COMPITO: Trascrivi alla lettera tutte le righe dei record riportati di seguito, omettendo le immagini.
─── RECORD FORNITI
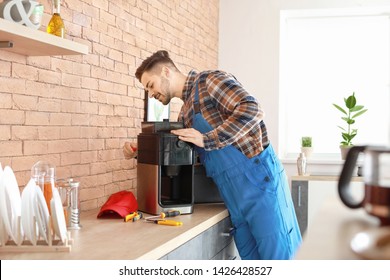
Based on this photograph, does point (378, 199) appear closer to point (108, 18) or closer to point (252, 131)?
point (252, 131)

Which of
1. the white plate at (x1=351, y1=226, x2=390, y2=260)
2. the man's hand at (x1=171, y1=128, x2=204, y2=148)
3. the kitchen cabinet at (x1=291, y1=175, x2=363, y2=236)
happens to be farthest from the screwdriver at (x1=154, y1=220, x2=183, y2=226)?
the kitchen cabinet at (x1=291, y1=175, x2=363, y2=236)

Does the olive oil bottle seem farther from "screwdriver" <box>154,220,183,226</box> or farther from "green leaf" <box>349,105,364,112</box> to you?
"green leaf" <box>349,105,364,112</box>

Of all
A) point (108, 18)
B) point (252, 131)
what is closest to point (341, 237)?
point (252, 131)

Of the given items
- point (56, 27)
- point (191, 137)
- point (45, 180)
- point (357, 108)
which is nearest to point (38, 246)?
point (45, 180)

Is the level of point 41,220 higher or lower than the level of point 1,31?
lower

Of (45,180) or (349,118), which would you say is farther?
(349,118)

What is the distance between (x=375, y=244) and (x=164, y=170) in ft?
5.49

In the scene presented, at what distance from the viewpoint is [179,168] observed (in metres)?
2.11

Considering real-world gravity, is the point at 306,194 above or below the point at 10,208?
below

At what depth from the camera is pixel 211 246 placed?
2.05 m

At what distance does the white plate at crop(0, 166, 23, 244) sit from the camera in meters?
1.36

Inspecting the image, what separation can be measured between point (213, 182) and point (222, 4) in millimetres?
2211

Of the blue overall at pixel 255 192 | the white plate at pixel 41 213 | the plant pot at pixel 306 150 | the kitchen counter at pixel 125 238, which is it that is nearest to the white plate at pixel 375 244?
the kitchen counter at pixel 125 238

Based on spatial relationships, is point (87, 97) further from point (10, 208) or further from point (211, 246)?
point (10, 208)
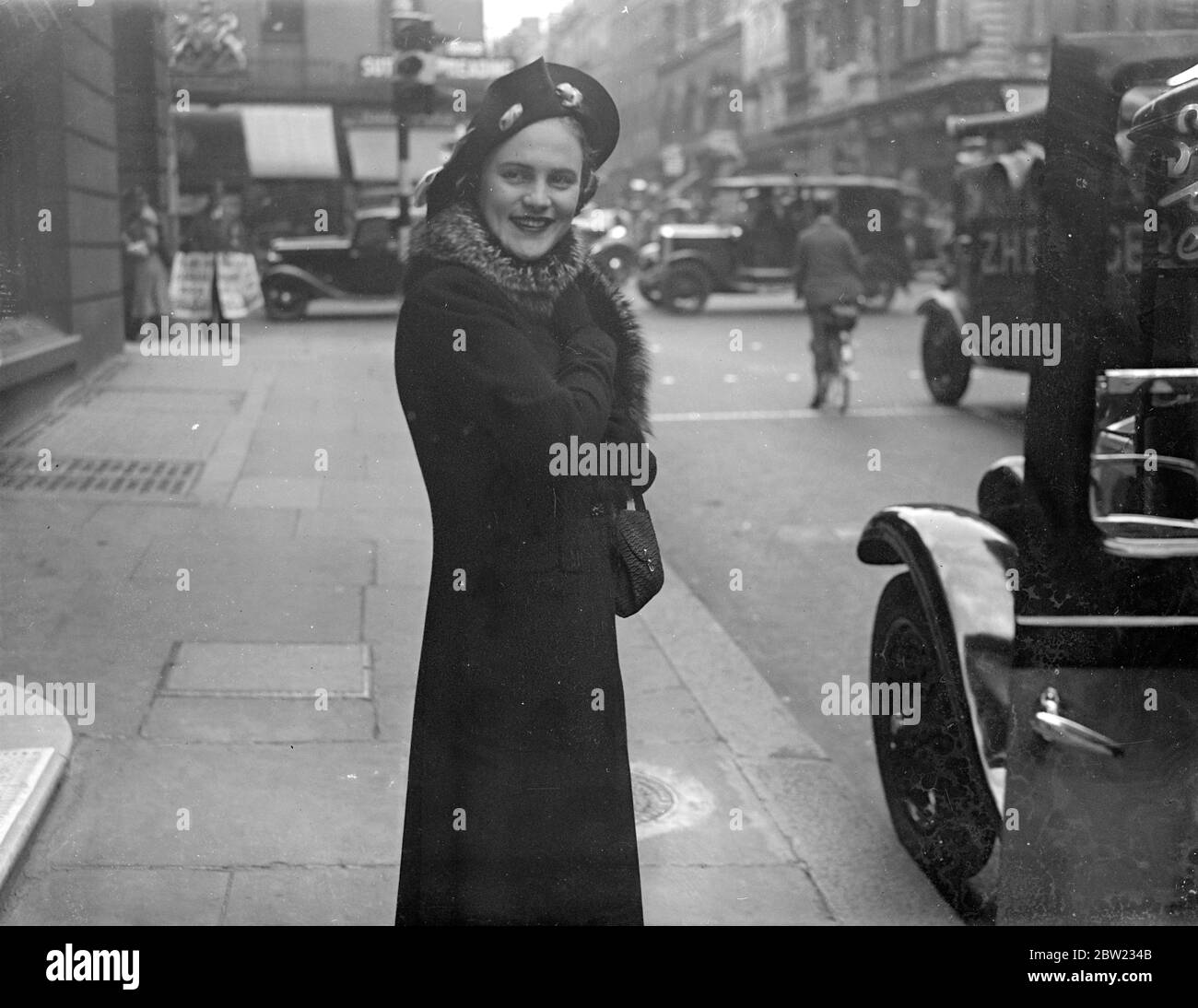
──────
SOLUZIONE:
Based on this photograph, does point (378, 199) appear closer to point (108, 18) or closer to point (252, 131)?
point (252, 131)

Which of
1. the white plate at (x1=351, y1=226, x2=390, y2=260)
2. the man's hand at (x1=171, y1=128, x2=204, y2=148)
3. the kitchen cabinet at (x1=291, y1=175, x2=363, y2=236)
happens to be farthest from the screwdriver at (x1=154, y1=220, x2=183, y2=226)?
the kitchen cabinet at (x1=291, y1=175, x2=363, y2=236)

Does the olive oil bottle seem farther from "screwdriver" <box>154,220,183,226</box> or farther from "green leaf" <box>349,105,364,112</box> to you?
"green leaf" <box>349,105,364,112</box>

Of all
A) point (108, 18)
B) point (252, 131)
what is closest to point (341, 237)?
point (252, 131)

Of the given items
- point (56, 27)
- point (191, 137)
- point (45, 180)
- point (357, 108)
which is nearest to point (38, 246)?
point (45, 180)

Is the level of point 41,220 higher or lower than the level of point 1,31?
lower

Of (45,180) or (349,118), which would you say is farther?
(349,118)

What is the distance between (x=375, y=244) and (x=164, y=170) in ft?
5.49

In the scene presented, at what distance from the viewpoint is [179,168] observed (in metres)?
2.11

Considering real-world gravity, is the point at 306,194 above or below the point at 10,208?
below

At what depth from the camera is pixel 211 246 placed?
2.05 m

At what distance does the white plate at crop(0, 166, 23, 244) sit from the camera in meters?
1.36

Inspecting the image, what separation can be measured between point (213, 182) and point (222, 4) in millimetres?
2211

Of the blue overall at pixel 255 192 | the white plate at pixel 41 213 | the plant pot at pixel 306 150 | the kitchen counter at pixel 125 238, which is it that is nearest to the white plate at pixel 375 244?
the kitchen counter at pixel 125 238

Based on spatial relationships, is point (87, 97) further from point (10, 208) or further from point (211, 246)?
point (10, 208)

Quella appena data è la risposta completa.